• [Problem description]
Transcribe each record exactly, but omit pictures.
• • • • • • •
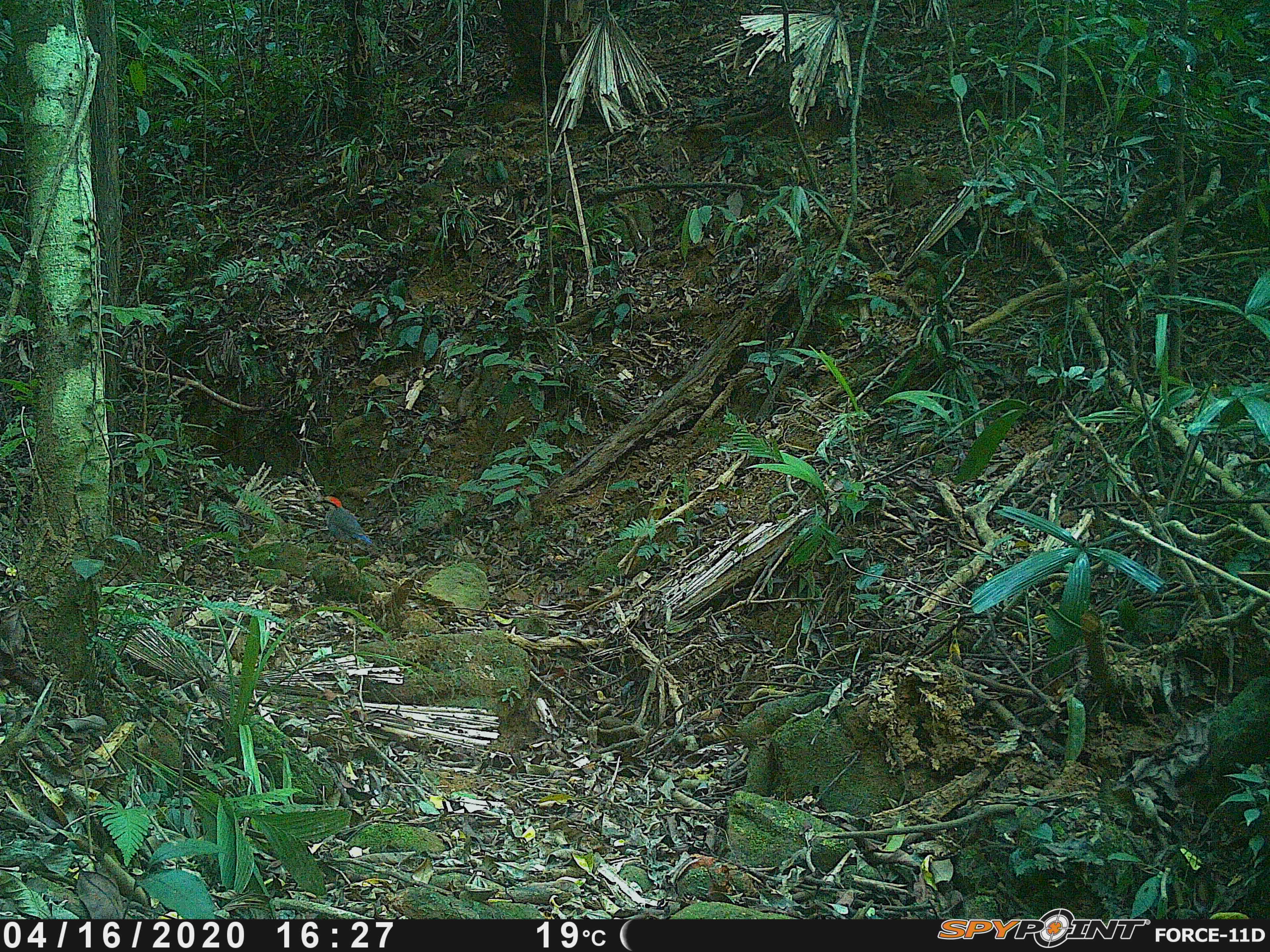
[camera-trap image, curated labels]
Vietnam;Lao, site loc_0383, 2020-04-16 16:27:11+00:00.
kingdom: Animalia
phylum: Chordata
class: Aves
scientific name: Aves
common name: bird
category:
• • • • • • •
• [The answer]
[camera-trap image, curated labels]
Vietnam;Lao, site loc_0383, 2020-04-16 16:27:11+00:00.
kingdom: Animalia
phylum: Chordata
class: Aves
scientific name: Aves
common name: bird
category:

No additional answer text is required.